Look below for the line containing "Looking at what", then write out that line and every line after it to the end, exactly, minus the pictures.

— start of Records —

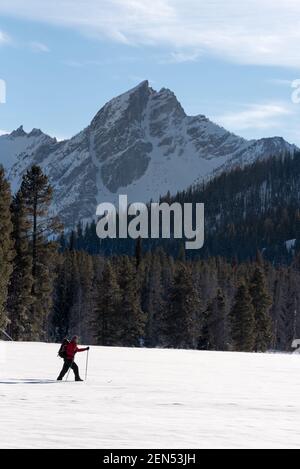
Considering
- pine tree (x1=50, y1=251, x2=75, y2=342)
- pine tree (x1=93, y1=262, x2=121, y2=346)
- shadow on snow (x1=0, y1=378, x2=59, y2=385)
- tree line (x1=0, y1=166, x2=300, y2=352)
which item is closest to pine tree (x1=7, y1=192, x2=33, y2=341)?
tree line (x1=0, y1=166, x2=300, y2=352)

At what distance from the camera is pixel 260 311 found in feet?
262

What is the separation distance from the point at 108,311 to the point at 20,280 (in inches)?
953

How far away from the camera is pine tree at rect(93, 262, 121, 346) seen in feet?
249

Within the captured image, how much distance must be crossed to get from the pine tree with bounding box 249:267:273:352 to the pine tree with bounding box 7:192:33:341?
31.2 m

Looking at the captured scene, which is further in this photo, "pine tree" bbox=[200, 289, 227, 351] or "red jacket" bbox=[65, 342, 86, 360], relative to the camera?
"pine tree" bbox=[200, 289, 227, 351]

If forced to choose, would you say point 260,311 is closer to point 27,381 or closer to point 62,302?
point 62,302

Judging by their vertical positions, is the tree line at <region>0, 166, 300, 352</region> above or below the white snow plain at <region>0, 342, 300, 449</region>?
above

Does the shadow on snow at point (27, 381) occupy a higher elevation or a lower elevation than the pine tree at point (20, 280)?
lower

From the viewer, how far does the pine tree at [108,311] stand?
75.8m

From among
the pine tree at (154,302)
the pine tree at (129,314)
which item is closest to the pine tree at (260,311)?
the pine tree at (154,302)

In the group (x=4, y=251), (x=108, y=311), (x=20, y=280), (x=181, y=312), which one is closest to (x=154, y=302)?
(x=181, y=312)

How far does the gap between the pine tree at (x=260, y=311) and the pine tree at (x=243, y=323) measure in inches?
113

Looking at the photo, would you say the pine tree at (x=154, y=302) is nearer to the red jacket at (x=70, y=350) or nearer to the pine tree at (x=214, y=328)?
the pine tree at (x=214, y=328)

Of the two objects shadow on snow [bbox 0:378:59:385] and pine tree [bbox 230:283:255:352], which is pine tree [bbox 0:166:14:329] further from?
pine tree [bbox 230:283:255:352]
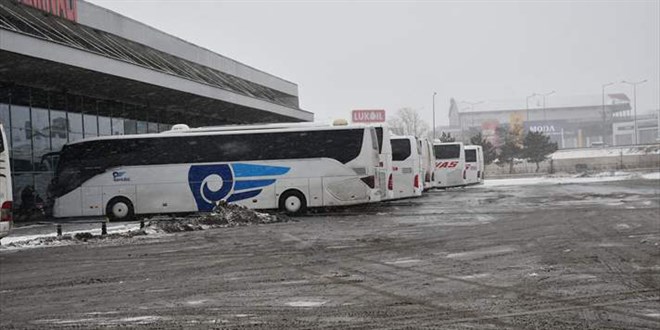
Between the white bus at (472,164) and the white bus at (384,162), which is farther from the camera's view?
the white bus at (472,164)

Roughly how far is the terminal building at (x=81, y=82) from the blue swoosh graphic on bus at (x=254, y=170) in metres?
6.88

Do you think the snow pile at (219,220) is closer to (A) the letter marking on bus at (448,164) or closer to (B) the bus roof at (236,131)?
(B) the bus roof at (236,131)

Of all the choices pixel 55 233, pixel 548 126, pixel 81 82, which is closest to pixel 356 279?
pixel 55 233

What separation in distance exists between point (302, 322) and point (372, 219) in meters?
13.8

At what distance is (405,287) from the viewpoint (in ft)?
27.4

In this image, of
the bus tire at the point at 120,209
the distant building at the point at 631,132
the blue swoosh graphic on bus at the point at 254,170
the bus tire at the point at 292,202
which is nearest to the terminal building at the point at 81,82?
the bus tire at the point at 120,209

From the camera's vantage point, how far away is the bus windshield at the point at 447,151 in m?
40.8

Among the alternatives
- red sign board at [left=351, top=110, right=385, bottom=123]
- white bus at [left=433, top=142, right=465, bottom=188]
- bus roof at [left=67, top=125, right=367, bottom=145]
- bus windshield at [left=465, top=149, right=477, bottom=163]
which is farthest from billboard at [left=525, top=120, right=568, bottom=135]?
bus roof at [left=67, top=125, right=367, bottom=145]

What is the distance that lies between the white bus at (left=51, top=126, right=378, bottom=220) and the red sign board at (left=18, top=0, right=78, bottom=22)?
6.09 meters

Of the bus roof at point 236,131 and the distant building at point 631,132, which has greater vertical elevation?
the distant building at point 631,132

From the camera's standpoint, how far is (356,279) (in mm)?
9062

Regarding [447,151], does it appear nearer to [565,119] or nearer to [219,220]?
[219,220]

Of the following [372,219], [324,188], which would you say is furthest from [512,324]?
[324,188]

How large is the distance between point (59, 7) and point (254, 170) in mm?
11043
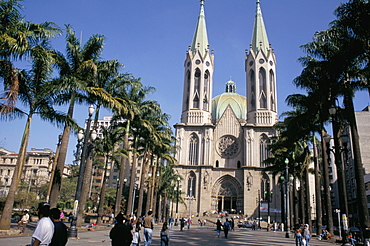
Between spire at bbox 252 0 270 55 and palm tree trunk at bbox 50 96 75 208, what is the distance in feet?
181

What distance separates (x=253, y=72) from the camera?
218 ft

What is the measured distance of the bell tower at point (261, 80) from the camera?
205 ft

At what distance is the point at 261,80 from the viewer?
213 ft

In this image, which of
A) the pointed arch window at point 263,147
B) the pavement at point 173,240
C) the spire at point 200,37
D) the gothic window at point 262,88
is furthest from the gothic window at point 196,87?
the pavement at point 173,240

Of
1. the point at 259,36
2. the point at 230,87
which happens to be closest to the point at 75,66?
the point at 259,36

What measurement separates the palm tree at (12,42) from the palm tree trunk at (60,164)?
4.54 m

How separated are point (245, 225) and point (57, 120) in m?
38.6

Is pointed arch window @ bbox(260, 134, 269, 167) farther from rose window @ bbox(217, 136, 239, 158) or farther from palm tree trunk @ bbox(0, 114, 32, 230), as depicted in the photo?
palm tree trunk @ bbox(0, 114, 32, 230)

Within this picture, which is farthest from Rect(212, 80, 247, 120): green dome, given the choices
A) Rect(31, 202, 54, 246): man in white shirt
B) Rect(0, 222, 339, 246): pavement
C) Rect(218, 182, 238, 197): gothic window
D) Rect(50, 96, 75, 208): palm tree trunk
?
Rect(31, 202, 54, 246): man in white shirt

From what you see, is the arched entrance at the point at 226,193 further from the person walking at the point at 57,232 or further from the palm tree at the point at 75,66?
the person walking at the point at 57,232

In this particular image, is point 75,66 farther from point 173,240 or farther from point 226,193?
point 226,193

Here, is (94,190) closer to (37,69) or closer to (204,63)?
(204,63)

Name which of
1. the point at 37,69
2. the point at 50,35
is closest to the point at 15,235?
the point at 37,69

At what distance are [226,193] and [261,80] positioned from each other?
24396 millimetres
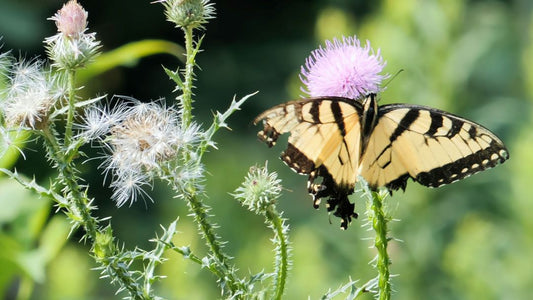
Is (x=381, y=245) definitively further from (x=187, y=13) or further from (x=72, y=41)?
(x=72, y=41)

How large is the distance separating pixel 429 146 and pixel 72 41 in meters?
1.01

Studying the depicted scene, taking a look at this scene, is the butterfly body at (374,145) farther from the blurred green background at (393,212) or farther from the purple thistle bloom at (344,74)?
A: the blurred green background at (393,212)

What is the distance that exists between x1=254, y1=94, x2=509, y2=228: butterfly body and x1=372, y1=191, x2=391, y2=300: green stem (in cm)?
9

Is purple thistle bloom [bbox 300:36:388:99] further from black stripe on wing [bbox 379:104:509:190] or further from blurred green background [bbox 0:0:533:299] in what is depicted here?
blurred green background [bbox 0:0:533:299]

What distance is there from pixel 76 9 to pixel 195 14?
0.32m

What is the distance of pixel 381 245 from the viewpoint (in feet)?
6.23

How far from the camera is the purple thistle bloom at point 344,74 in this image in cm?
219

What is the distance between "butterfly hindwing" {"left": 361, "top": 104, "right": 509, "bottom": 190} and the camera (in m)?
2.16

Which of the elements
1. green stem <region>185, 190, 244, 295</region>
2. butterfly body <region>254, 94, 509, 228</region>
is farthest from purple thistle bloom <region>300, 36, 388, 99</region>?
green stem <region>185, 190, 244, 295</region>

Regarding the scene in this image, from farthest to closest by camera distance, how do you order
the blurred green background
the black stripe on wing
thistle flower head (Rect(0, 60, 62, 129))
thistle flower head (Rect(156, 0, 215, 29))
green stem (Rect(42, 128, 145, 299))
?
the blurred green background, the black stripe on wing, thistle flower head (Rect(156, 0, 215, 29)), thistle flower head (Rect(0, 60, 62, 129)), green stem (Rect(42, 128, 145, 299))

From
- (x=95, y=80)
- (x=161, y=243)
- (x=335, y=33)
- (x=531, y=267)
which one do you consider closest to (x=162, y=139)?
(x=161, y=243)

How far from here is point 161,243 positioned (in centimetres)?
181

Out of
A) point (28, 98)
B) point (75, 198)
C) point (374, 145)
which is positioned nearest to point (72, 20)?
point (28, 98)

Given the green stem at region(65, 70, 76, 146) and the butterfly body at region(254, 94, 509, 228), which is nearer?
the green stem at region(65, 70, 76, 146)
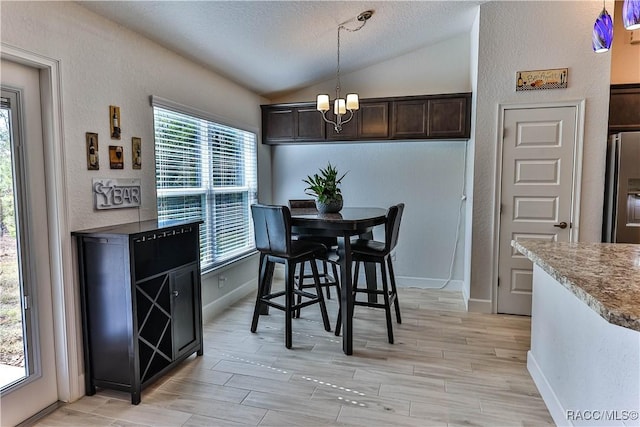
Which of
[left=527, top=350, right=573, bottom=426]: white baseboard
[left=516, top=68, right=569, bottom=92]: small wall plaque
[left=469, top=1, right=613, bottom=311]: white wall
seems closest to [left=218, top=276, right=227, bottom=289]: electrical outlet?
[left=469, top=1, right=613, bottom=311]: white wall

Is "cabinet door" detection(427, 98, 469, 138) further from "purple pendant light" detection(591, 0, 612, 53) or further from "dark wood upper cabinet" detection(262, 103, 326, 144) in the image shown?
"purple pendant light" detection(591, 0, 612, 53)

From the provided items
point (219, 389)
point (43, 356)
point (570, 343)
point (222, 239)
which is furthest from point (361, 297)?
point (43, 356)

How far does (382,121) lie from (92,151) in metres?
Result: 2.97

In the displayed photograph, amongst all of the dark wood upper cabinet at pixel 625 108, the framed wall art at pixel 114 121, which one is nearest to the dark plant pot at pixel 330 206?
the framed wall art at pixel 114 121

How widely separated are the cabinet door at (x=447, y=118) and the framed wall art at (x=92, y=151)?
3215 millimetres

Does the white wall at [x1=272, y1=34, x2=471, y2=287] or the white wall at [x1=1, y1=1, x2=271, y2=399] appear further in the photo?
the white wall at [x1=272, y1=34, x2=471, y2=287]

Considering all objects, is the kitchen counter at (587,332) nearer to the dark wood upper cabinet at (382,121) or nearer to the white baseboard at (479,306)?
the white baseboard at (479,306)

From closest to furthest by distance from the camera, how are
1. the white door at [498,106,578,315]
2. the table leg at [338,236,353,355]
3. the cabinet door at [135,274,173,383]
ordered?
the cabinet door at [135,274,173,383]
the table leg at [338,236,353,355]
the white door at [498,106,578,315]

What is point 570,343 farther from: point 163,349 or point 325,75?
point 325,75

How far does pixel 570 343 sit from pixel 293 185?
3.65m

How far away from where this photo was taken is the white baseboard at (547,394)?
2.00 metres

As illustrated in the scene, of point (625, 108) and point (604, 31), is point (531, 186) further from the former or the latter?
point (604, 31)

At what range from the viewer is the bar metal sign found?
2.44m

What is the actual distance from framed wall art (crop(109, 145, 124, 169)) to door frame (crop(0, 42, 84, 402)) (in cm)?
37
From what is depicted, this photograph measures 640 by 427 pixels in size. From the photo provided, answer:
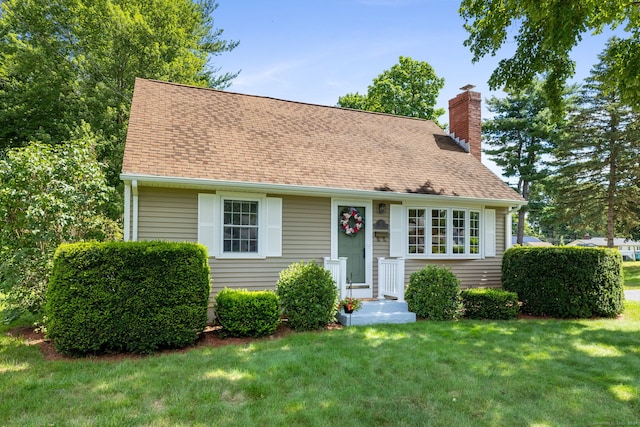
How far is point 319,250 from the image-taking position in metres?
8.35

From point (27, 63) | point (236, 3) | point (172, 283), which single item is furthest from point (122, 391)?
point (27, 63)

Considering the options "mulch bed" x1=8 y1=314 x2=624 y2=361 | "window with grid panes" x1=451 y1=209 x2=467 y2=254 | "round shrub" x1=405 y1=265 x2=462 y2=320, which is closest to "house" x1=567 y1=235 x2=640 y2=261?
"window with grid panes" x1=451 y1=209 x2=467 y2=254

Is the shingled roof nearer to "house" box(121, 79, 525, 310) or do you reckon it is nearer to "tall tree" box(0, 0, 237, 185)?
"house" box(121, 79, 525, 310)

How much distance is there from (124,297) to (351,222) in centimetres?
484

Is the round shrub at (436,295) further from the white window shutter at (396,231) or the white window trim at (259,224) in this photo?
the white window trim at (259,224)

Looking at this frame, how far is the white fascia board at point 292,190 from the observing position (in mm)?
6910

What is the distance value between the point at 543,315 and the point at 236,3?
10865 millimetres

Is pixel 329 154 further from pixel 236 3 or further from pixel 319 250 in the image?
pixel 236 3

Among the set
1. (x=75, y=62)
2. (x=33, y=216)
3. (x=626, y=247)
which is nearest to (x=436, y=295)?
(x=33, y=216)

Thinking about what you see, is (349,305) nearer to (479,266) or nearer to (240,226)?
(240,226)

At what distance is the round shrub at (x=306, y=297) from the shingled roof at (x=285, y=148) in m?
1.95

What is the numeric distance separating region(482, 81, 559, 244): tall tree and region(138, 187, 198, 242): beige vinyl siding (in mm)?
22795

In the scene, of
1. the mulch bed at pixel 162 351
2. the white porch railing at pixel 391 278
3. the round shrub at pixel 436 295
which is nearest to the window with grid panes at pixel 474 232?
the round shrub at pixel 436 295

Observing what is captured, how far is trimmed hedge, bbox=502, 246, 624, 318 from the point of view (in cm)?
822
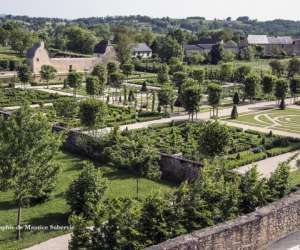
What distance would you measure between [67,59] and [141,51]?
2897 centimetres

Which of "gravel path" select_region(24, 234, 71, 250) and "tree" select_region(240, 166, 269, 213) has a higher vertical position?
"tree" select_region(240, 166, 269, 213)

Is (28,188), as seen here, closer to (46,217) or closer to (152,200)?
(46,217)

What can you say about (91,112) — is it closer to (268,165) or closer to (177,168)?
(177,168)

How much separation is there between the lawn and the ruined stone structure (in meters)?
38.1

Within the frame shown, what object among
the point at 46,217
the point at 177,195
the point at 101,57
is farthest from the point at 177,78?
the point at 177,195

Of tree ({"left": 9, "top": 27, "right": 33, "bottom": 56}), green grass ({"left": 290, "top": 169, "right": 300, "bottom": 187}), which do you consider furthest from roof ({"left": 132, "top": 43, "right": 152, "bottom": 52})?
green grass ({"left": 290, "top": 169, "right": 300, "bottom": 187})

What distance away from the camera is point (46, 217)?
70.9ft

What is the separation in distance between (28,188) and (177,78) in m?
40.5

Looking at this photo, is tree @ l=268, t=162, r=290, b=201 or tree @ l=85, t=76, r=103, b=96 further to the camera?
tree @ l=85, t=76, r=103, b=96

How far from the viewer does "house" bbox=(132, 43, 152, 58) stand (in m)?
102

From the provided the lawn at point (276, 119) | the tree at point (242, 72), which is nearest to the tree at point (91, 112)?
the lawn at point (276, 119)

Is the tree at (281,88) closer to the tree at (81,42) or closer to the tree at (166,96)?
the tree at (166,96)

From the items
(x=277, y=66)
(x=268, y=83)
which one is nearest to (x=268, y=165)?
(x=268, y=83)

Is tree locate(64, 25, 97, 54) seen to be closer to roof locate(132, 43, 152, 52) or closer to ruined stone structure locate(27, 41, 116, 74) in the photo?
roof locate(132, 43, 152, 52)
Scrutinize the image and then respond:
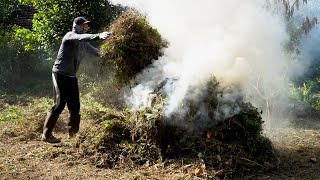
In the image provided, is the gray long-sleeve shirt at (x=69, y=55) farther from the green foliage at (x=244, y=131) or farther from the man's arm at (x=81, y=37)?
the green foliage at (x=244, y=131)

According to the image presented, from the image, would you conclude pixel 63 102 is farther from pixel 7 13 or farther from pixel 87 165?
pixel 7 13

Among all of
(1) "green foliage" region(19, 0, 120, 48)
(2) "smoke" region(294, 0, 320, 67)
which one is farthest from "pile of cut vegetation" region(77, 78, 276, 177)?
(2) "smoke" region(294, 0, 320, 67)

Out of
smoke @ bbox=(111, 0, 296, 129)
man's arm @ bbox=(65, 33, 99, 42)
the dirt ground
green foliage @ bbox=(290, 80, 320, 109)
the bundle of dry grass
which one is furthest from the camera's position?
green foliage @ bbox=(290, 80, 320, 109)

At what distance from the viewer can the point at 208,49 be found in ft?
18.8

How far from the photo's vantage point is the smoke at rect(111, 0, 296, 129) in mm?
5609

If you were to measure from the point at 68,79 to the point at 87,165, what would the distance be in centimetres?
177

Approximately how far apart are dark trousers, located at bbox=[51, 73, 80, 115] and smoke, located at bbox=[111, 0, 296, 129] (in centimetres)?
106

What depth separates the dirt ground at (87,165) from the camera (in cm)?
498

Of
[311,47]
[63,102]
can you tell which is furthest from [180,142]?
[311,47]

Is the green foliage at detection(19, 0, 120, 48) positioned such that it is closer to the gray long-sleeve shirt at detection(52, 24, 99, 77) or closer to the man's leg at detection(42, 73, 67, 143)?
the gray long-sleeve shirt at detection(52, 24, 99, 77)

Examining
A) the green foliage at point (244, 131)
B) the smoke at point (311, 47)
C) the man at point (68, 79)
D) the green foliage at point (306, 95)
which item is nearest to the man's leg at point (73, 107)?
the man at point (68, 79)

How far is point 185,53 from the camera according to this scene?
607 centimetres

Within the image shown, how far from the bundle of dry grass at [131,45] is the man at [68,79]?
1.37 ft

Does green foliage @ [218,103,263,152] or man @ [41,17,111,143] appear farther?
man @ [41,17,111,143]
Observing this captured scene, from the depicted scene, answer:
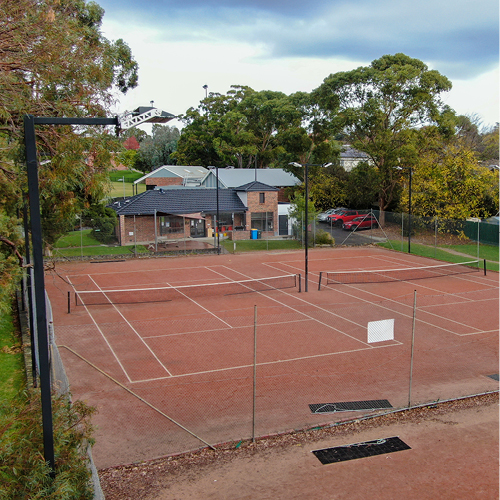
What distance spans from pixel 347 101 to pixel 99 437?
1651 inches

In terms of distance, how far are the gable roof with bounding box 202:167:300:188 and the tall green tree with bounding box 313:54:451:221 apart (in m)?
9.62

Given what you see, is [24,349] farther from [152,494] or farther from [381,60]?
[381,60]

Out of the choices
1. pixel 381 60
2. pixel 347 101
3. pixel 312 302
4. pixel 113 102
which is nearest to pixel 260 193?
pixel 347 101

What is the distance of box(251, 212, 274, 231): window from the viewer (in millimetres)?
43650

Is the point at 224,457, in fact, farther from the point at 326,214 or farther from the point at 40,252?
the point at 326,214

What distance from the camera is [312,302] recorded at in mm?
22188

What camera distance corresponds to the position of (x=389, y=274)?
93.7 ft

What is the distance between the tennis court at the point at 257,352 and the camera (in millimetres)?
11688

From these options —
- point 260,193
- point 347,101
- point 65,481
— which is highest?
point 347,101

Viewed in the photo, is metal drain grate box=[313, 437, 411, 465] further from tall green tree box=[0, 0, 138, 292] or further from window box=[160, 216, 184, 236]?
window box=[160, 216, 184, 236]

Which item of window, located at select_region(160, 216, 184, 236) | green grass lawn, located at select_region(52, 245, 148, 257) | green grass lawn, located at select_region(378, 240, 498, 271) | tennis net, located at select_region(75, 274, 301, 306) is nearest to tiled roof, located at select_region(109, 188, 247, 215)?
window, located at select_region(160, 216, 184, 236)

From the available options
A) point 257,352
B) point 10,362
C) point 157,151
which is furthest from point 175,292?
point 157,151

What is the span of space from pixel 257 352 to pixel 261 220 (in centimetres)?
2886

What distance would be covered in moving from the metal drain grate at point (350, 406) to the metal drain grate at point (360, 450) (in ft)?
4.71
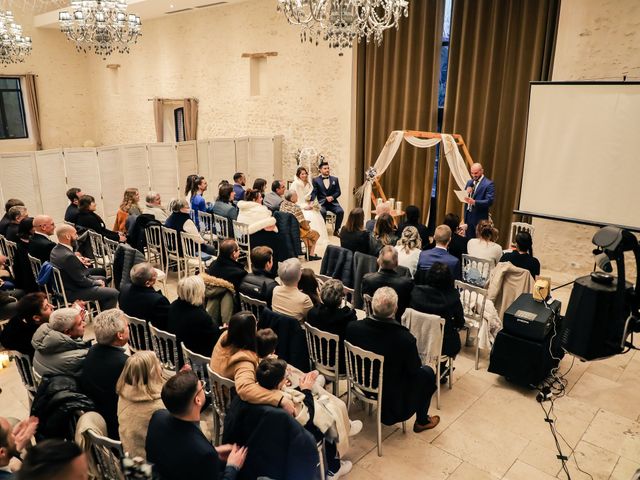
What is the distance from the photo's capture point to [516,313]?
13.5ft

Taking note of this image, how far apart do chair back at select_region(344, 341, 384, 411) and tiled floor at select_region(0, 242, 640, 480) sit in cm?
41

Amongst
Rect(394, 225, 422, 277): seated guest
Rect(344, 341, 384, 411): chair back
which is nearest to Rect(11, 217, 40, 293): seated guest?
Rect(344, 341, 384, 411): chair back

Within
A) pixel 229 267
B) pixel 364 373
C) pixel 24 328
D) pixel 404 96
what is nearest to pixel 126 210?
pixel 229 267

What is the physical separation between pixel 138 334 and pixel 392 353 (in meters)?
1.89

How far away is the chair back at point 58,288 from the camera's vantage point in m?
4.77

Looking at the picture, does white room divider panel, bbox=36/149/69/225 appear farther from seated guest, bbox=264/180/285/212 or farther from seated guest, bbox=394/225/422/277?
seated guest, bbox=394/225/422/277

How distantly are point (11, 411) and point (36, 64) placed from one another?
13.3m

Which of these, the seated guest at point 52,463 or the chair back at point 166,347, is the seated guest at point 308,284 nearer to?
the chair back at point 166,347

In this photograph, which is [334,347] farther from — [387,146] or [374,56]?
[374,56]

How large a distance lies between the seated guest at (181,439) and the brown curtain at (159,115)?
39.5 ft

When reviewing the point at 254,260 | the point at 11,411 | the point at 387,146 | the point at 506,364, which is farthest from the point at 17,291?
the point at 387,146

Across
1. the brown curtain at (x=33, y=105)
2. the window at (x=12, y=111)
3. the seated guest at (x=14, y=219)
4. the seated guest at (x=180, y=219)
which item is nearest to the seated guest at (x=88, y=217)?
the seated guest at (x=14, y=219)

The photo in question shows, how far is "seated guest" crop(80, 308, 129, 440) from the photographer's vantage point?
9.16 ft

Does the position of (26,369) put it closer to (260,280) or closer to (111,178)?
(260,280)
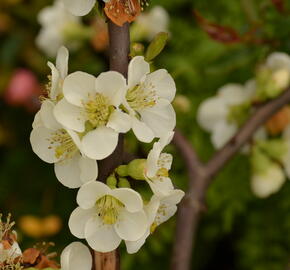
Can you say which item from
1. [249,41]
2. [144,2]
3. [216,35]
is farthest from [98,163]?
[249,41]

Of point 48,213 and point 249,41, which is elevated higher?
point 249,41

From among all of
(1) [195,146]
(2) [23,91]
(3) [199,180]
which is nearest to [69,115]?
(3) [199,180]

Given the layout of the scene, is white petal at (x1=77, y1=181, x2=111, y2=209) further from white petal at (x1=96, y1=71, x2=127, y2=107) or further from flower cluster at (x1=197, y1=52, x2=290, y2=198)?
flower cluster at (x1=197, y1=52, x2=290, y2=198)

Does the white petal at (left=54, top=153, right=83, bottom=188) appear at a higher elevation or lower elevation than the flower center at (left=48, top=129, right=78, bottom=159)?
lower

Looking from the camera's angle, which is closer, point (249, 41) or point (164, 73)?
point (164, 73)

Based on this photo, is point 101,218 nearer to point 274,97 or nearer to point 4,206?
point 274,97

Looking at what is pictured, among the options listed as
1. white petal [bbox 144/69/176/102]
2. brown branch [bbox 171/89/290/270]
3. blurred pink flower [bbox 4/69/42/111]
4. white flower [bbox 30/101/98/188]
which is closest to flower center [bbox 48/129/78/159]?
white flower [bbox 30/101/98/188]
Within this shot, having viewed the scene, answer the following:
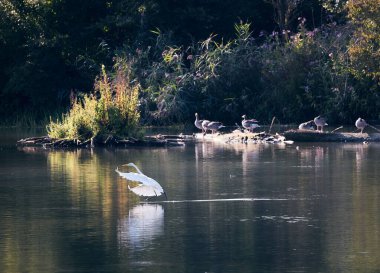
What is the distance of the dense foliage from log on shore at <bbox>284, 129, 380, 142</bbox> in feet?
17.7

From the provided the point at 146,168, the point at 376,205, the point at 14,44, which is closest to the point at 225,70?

— end of Records —

# [Finished answer]
Looking at what is pictured, among the options listed as
1. white petal [bbox 144/69/176/102]
2. brown branch [bbox 171/89/290/270]
3. blurred pink flower [bbox 4/69/42/111]
4. white flower [bbox 30/101/98/188]
which is closest to flower center [bbox 48/129/78/159]?
white flower [bbox 30/101/98/188]
Within this shot, having viewed the scene, answer the following:
What is the distance of the dense foliage from log on shore at <bbox>284, 129, 380, 142</bbox> in feet?
17.7

From the provided the point at 146,168, the point at 376,205, the point at 14,44, which is closest to the point at 225,70?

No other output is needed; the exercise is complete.